### PASSAGE TO READ

This might not be a topic on which Randy and I will see eye to eye.
First pseudoscience: Pseudoscience is something that pretends to be science when it is not. A great deal of creationism falls into this category. But when something does not pretend to be science then isn’t pseudoscience just because it isn’t science. The biggest divide here is between the scientific method and rhetoric. Unlike rhetoric which simply seeks to prove something, the scientific method is to come up with a way of testing an hypothesis to see if it is correct or not. Big difference! But as long as we are clear whether what we are doing is science or rhetoric, there is no pseudoscience. Rhetoric plays an indispensable role in the operation of human civilization. Lawyers, politicians, preachers and salesmen all use rhetoric, of course. We may not like them, but that doesn’t mean we can do without them.
Modern scientific medicine: This is founded on the scientific method where you have to establish that the drug or procedure has a statistically significant positive effect over a test population compared to a control group in order to eliminate placebo effects. This has, of necessity, some rather big blind spots, and I believe it has also to some extent abandoned the Hippocratic oath. Here are the basic flaws:
- It pretty much treats people as largely the same, when they can in fact be extremely different.
- It looks for solutions which are rather strong and thus can have a large host of harmful side effects.
- Depending on where in the world you are, the price of this medicine can be as damaging to the person and their whole family as the disease itself, if not more so.
- Another blind spot this can have is with respect to long term effects, though this is something that will eventually be revealed over time. Nevertheless it should be mentioned that science has quite often approved things which then have been retracted as harmful when unforeseen effects are discovered.

######

Resume the piece on pseudoscience and modern medicine, starting right after its last sentence. You can ignore the entries that come after this.

### EXTRACTED ENTRIES

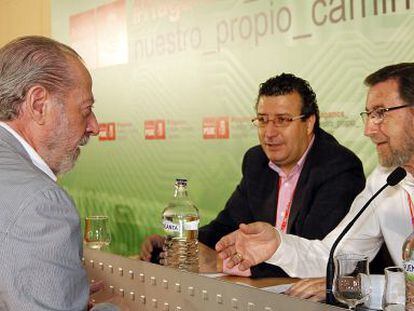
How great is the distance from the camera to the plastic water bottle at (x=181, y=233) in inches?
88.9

######
### EXTRACTED ENTRIES

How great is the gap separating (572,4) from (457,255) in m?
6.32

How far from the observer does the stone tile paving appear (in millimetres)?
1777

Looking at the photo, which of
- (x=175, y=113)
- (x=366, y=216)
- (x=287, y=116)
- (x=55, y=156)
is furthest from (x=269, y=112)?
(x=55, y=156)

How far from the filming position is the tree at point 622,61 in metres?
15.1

######

(RESULT OF THE TASK)
Alternative medicine: These are folk remedies and host of methods in different cultures which people have found helpful but which science cannot validate. Like I said before, this does not make the term “pseudoscience” applicable if there is no pretense that modern science is involved. The presumption of the following is that these remedies have a least been determined by science to have no harmful effects, so we are not talking about the kind of insanity that had people using radium as a supposedly good additive for food, toothpaste, cosmetics, and health spa treatments.
- It pretty much takes it for granted that people are extremely different and its remedies may very well be of no benefit to the majority of people who attempt them.
- Its solutions tend to be rather weak approaching that of doing nothing at all. So this tends to have few harmful effects. Though in some cases it may be a good idea to scientifically determine whether the probability of harmful effects is actually less than the probability of helpful effects.
- These are generally not very costly compared to modern medicine. But that is perhaps another thing that should call for some censure and testing, to be sure that the cost does not exceed the value of what is actually being offered.
- When we are talking about new fads and gimmicks, there is no advantage over scientific medicine, quite the opposite, since testing is at least required for the scientific cures. But when we are talking about folk remedies which have been in use for hundreds or thousands of years there is some advantage with regards to seeing the long term effects.